Kusto queries across multiple application insights or log analytic workspaces are possible. App insight or log analytic workspaces must then be referenced with an additional identifier (App Insights:
app('<identifier>')
; Log Analytics: (workspace('<qualifier>')
) as shown in the samples below. Various options for identifiers exist such as name and guid as described here:// Cross-Kusto app insights example union app('mmsportal-prod').requests, app('AI-Prototype/Fabrikam/fabrikamprod').requests, requests | summarize count() by bin(timestamp, 1h) // Cross-Kusto log analytics example union Update, workspace("b438b4f6-912a-46d5-9cb1-b44069212ab4").Update | where TimeGenerated >= ago(1h) | where UpdateState == "Needed" | summarize dcount(Computer) by Classification
Azure Data Explorer is a service for large scale analysis of telemetry. Large refers large amount of data or high frequency of time series data as described here.
-
Visualization/ Alerting (Monitoring Plane)
Natively Azure monitor provides as dashboarding options (1) Azure dashboards and (2) Azure workbooks.
Alerts come with the following features:
-
Trigger: Results from Kusto queries can be used as trigger.
-
Action Groups: Assigning same action (=Action Group) to different triggers
-
Smart Groups (Preview as of 24.08.2021): Groups alerts that are triggered simultanously by using artificial intelligence as described here
-
Action Rules (Preview as of 24.08.2021): Allows to suppress (e.g. due to maintenance), scope and filter alerts as described here
-
Reporting: Existing report for SLA/ Outages by using predefined Azure Monitor workbooks from gallery as described here
Application Insight comes with the following tools for exploration and root cause analysis:
-
Application Map ⇒ application dependencies in other services such as backend APIs or databases
-
Smart Detection ⇒ warn you when anomalies in performance or utilization patterns
-
Usage Analysis ⇒ features of your application are most frequently used
-
Release annotations ⇒ visual indicators in your Application Insights charts of new builds and other events. Possible to correlate changes in application performance to code releases.
-
Cross-component transaction diagnostics ⇒ The unified diagnostics experience automatically correlates server-side telemetry from across all your Application Insights monitored components into a single view. It doesn’t matter if you have multiple resources with separate instrumentation keys. Application Insights detects the underlying relationship and allows you to easily diagnose the application component, dependency, or exception that caused a transaction slowdown or failure as described here.
-
Snapshot Debugger ⇒ collect a snapshot of a live application in case of an exception, to analyze it at a later stage.
-
Correlation ⇒ Special fields are provided to convey global identifiers appearing in every request as described here.
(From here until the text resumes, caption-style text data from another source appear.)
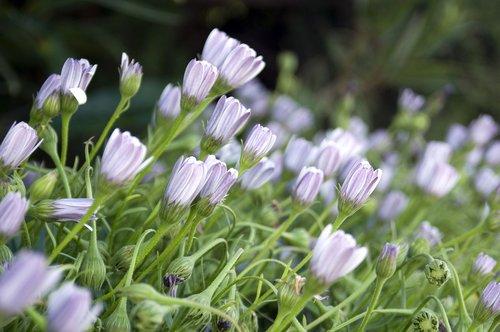 Afrikos ramunės, Daisy, osteospermum, gėlė, pobūdį, floros, Sodas, vasara, žiedlapiai, pavasaris, botanika, augalų, žalias, violetinė, rausvai violetinė spalva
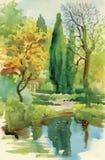 Akwareli lata wiejska krajobrazowa wektorowa ilustracja Fotografia Royalty Free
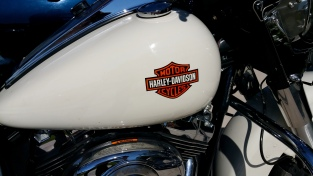 Harley Logo airbrushed on tank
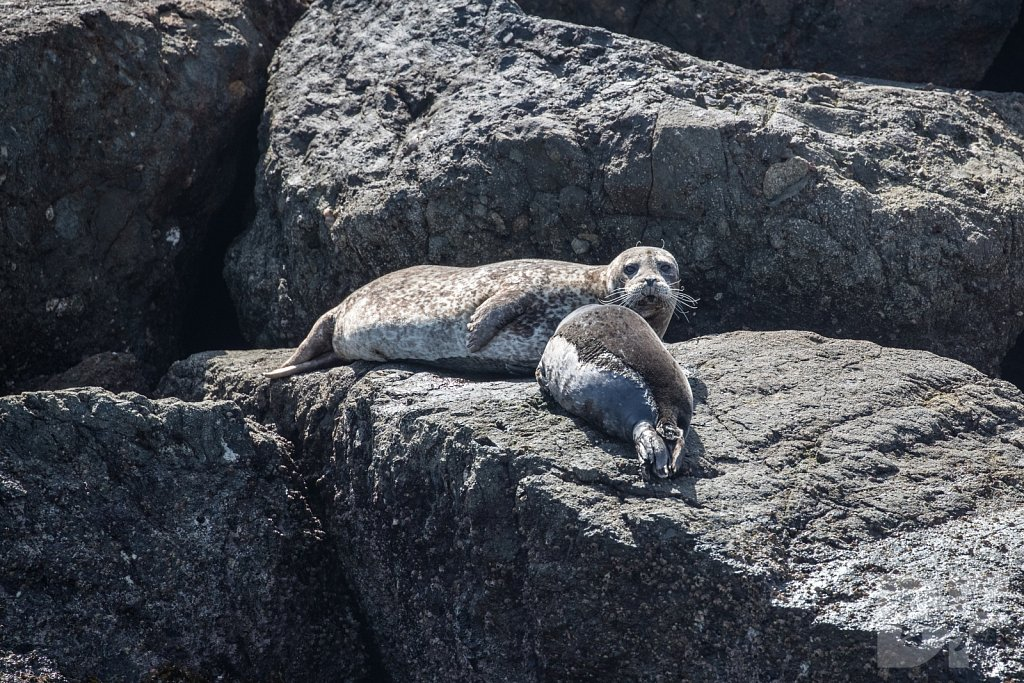 Harbor Seal Haven X
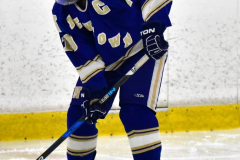 CIAC Ice Hockey; L.H.- H-K, Cogin. 8 vs Newtown 1 - Photo # (137)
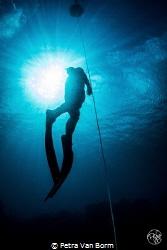 Freediver ascending by Petra Van Borm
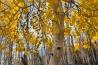 最古の根をもつ <b>カロリナポプラ</b><br>フィッシュレーク国有林( 米国ユタ州)<br><br>43ヘクタールに及ぶカロリナポプラの林は、「パンド・クローン」と呼ばれている。その数およそ4万7000本、総重量6000トン近いポプラの林は、実は単一の生命体だ。おそらく何万年も前、1粒の種子から芽生えたポプラが成長して根を張り、そこから次々に新たな幹が育っていった。ポプラの木々は同じ遺伝子をもち、樹齢は最長でも150年程度だが、地中に広がった根は、地球上で最も長く生きてきた生物かもしれない。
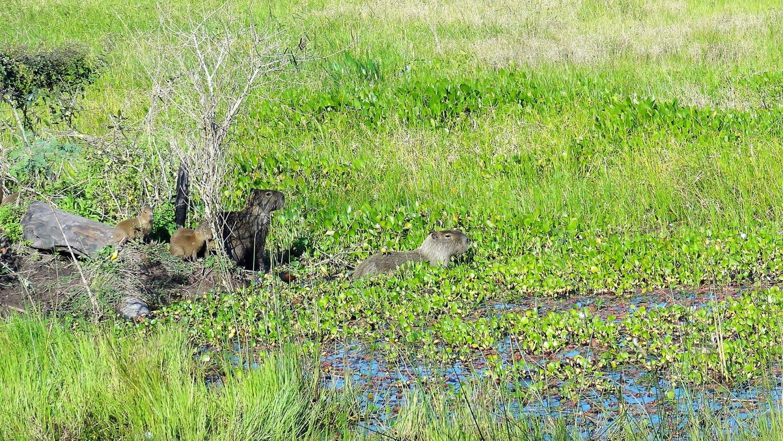 Pantanal Capibara familie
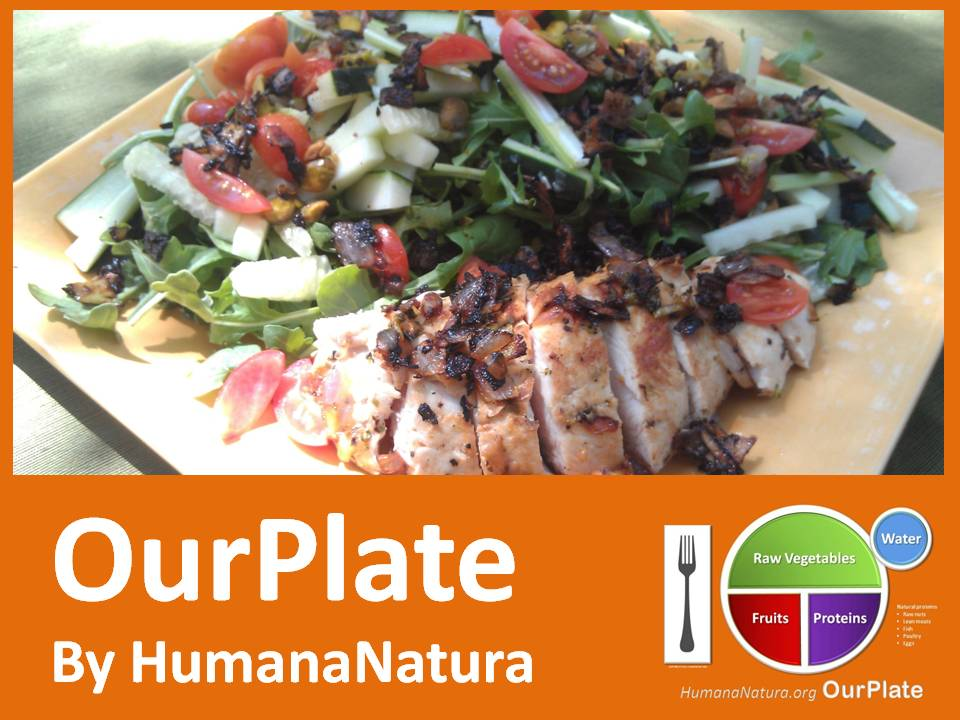 OurPlate: Optimal Eating Made Easy! (1/4)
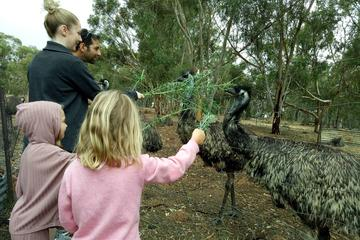 Full-Day Nature Tour from Perth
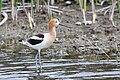Recurvirostra americana -Tule Lake, California, USA-8.jpg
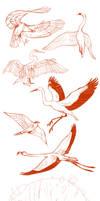 Birds by Drkav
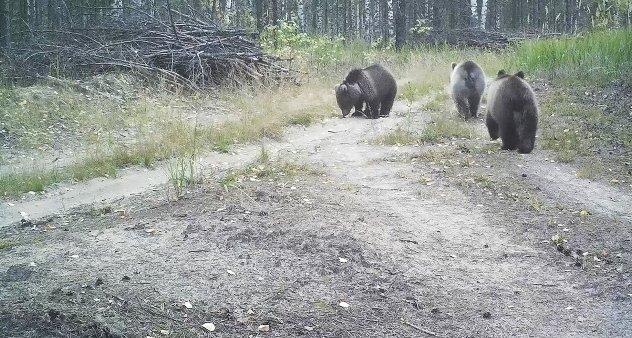 Медведицу Керженского заповедника подозревают в усыновлении медвежат - фото 1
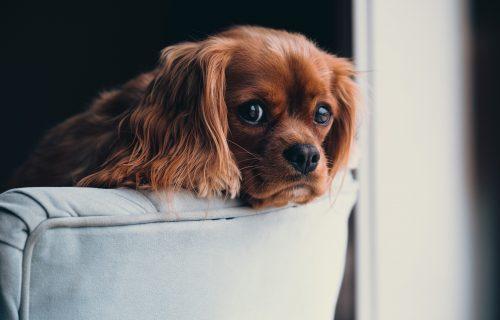 Ne vole samoću: Koliko DUGO psi podnose da budu SAMI kod kuće?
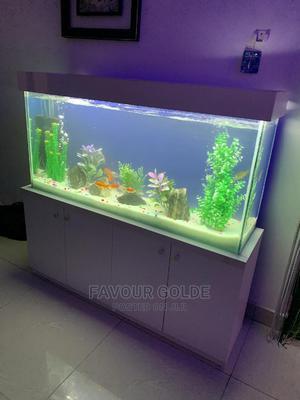 Fishs Aquarium | Fish for sale in Lagos State, Surulere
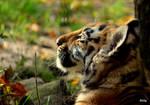 Profile of a Tiger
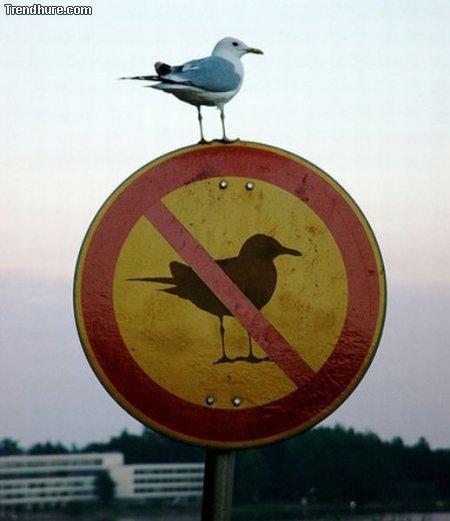 Paradoxe Schilder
Azure Monitor has also extensive integration features. This includes:
-
Integrating telemetry from other Azure services (e.g. Azure Security Center also forwards to Azure Monitor)
-
Integrating external data sources (e.g. Blobs by using Kusto external operator)
-
Integrating third party tools such as Prometheus for Azure Kuberenetes
-
Exposing telemtry as data sources for external third party (e.g. Log Analytics Workspaces for Grafana) as described here
-
The following picture summarizes potential Azure services/ features that might be potentially relevant:
Variations
A detailed configuration is not possible because the setup depends on the resources to be monitored and their capabilities. Therefore only guidelines are given to infer the right setup:
-
Collection/ Storage (Monitoring Plane)
Two main decision must be made: (1) storage of telemetry and (2) push versus pull.
The number of app insights/ log analytic workspaces needs to be determined per environment. Production should be kept separate already for compliance/ resilience reasons. Dev/ test environments are rather a question mark. Subsuming dev/ test environments into a single monitoring plane is benefecial for the monitoring consumer, since he then has to check only a single place. That also means you need an additional mechanism inferring the environment for later drill down or root cause analysis. Additional custom attributes are recommended if possible. Separate App Insights/ Log Analytic instances per environment require another one for a consolidated dev/ test view.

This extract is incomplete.